I can’t remember when I first began photographing my ancestral haveli in Rajasthan, India. Before I continue, I would like to say that I was contemplating how exactly to explain what a haveli represents; definitions such as a many-roomed, courtyarded mansion do not exactly conjure up the particular atmosphere and personality of a haveli though. I can try to do so, though, in the lines below.

I must say at this point that the haveli is one of my most favorite places in the world. I can speak at length about its historical and family significance yet what essentially remains with me about the haveli are its details: the shuttered and filigreed windows, the whitewashed walls splattered with spider-webs of hair-line cracks, the narrow, low-ceilinged passages, the courtyards, the scallop-edged arches, the time-worn steps, arched alcoves, the stained-glass squares, and the numerous rooms, stories locked within each of them.

I visit it each year and always end up taking identical photographs of the same places inside the haveli; yet, a ritual has emerged from that process, of constancy and familiarity and comfort. When I was at university, I would hang photo prints of the haveli on my dorm room walls; nowadays, the photographs constitute my laptop wallpaper. And, if I am not photographing it, I am writing about it.

I would be hard-pressed to define as to what exactly the haveli means to me beyond the platitudes of beauty, home, and history; yet, what I do know is that it is a world in itself, as it was meant to be and still is, to a certain extent. Once I am inside the haveli, I am at a remove from the happenings that swirl outside it and it is often quite possible to freeze time and even make it redundant in its silent, slumbering interiors.

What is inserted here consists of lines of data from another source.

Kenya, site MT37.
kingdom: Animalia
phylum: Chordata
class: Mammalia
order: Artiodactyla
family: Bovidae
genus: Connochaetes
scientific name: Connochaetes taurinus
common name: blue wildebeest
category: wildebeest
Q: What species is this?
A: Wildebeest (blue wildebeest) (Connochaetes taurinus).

My favorite time of the day at the haveli is undeniably early in the morning; the new sunbeams gradually climb their way up the walls and stream through the stained glass windows, flooding the room with juice-like light. When you open the larger windows, you can contemplate the vista undisturbed in the cool dawn air while sparrows furiously converse with one another in the massive peepal tree behind the haveli, whose leaves’ shifting shadows dapple the walls throughout the day.